Les migrants veulent continuer à manger la cuisine de leur région d'origine. Un réflexe compréhensible mais aussi coûteux, tant il est un important facteur de précarité et de risque de malnutrition.

Des enfants réfugiés prennent leur repas dans un camp à la frontière gréco-macédonienne près d’Idomeni, le 14 avril 2016 (image d’illustration) | DANIEL MIHAILESCU/AFP
Des enfants réfugiés prennent leur repas dans un camp à la frontière gréco-macédonienne près d’Idomeni, le 14 avril 2016 (image d’illustration) | DANIEL MIHAILESCU/AFP

Temps de lecture: 2 minutes - Repéré sur American Economic Review, MIT

La cuisine, comme le chantait Juliette Gréco, ça retient peut-être les petits maris qui se débinent mais c’est aussi et surtout un moyen simple et universel de se créer un «chez soi», d’autant plus quand vous êtes déracinés. Une étude menée par David Atkin, chercheur en économie au MIT, montre que cette envie, ô combien courante et compréhensible, peut aggraver la précarité des migrants, des populations d’ores et déjà défavorisées.
********
• _Tâches à réaliser_
1. Répondez aux questions suivantes sur l'article consacré à l'alimentation des migrants.
(a) Quelle cuisine les migrants veulent-ils continuer à manger ?
(b) Où et à quelle date les enfants réfugiés de la photo prennent-ils leur repas ?
(c) Qui a mené l'étude citée, et dans quel établissement ?
2. Reprenez l'article sur l'alimentation des migrants là où il s'arrête et rédigez-en la suite.

• _Données fournies_
********
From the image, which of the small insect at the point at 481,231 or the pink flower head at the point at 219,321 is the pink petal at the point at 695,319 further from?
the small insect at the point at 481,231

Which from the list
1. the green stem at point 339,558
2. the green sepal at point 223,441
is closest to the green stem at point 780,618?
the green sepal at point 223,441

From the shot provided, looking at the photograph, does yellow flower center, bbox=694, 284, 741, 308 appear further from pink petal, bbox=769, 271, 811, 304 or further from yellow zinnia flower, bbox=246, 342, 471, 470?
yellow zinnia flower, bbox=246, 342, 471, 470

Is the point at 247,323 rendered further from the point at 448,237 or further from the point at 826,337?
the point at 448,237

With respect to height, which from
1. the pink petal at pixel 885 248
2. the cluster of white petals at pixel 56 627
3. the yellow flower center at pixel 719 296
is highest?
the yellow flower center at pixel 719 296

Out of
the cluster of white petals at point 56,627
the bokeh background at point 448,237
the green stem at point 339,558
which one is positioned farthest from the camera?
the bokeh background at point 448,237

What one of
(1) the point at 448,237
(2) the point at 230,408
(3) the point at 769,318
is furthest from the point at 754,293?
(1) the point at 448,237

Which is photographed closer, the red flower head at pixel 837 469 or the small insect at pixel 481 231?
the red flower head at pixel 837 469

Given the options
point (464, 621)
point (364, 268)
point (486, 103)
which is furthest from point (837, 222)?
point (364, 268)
********
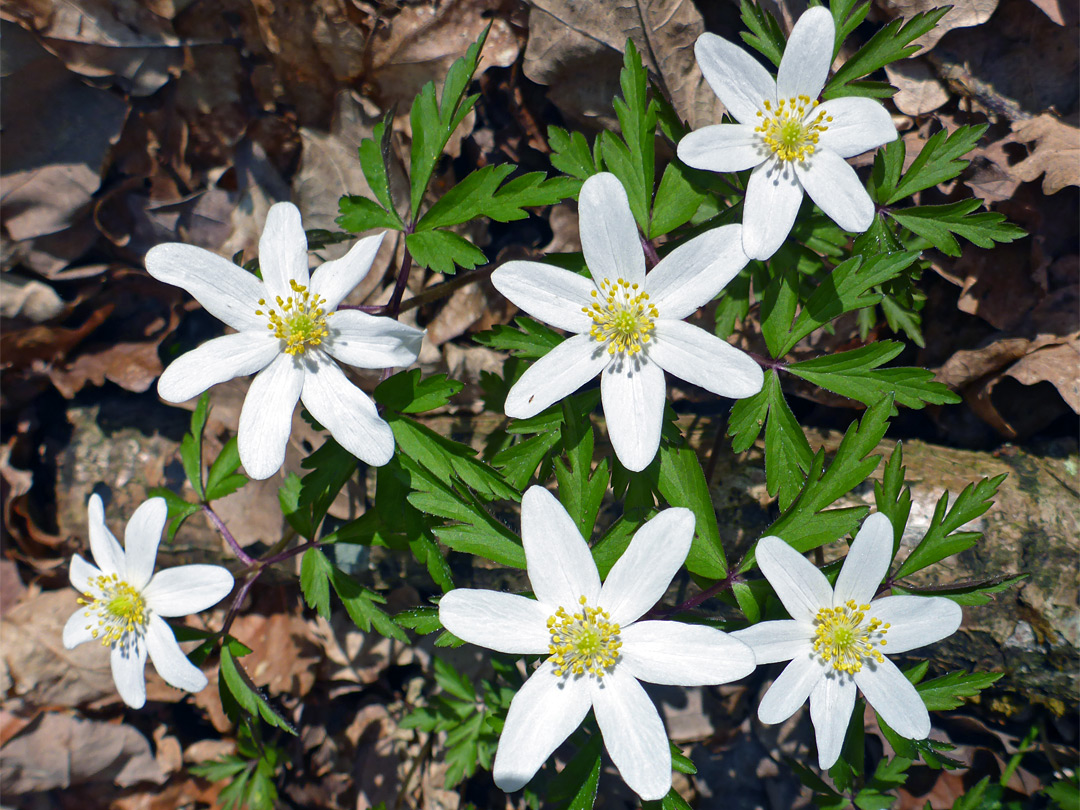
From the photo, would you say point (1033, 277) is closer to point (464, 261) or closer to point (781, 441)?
********
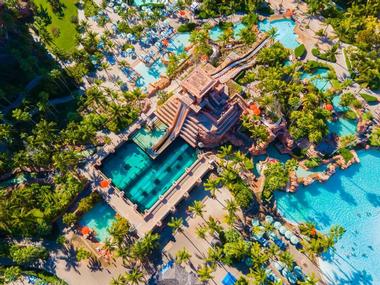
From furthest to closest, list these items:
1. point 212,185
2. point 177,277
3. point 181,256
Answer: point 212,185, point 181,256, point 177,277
********
• _Réponses aux tâches_
1.
(a) Ils veulent continuer à manger la cuisine de leur région d'origine.
(b) Ils prennent leur repas dans un camp à la frontière gréco-macédonienne, près d'Idomeni, le 14 avril 2016.
(c) L'étude a été menée par David Atkin, chercheur en économie au MIT.

2.
Publiée dans le numéro d’avril de l’American Economic Review, l’étude met notamment en lumière la «taxe calorique» à laquelle les migrants fidèles aux recettes de leur ancien lieu de vie risquent d’être soumis: parce que leurs aliments préférés sont désormais plus chers, ils réduisent d’en moyenne 7,2% leurs apports caloriques. Et, même dans les foyers les plus pauvres, et donc les plus contraints à adapter leur alimentation aux produits locaux et économiquement les plus accessibles, le scientifique observe une réduction calorique de 5,3%.

Atkin a analysé des statistiques concernant 125.000 foyers, dont 6% de migrants, déplacés entre différentes régions indiennes de 1983 à 1988. En Inde, un foyer est mal nourri quand il consomme moins de 2400 kilocalories par jour et par personne dans les campagnes, et moins de 2100 kilocalories par jour et par personne en ville –le mode de vie rural étant physiquement plus exigeant. Résultat: 66% des foyers ruraux et 60% des foyers urbains souffraient de malnutrition.

«Les migrants continuent à consommer les aliments qui étaient populaires dans leur région d’origine, explique Atkin. Cela n’a rien de surprenant a priori. En Inde, par contre, où [les migrants] sont souvent au bord de la malnutrition, on peut s’étonner de les voir consommer des aliments devenus relativement chers.» Ce qui aggrave leur précarité et menace leur survie.

Inadaptation alimentaire

Par ailleurs, l’étude révèle un problème d’adaptation alimentaire d’autant plus délétère pour les migrants nord/sud, comparés à ceux originaires de l’est du pays et déplacés vers l’ouest. «Quand vous passez du nord au sud [en Inde], vous partez de régions où la base de l’alimentation est le blé à des régions où c’est le riz, précise l’économiste, et la différence de prix entre les deux signifie que ces populations peuvent être très défavorisées.»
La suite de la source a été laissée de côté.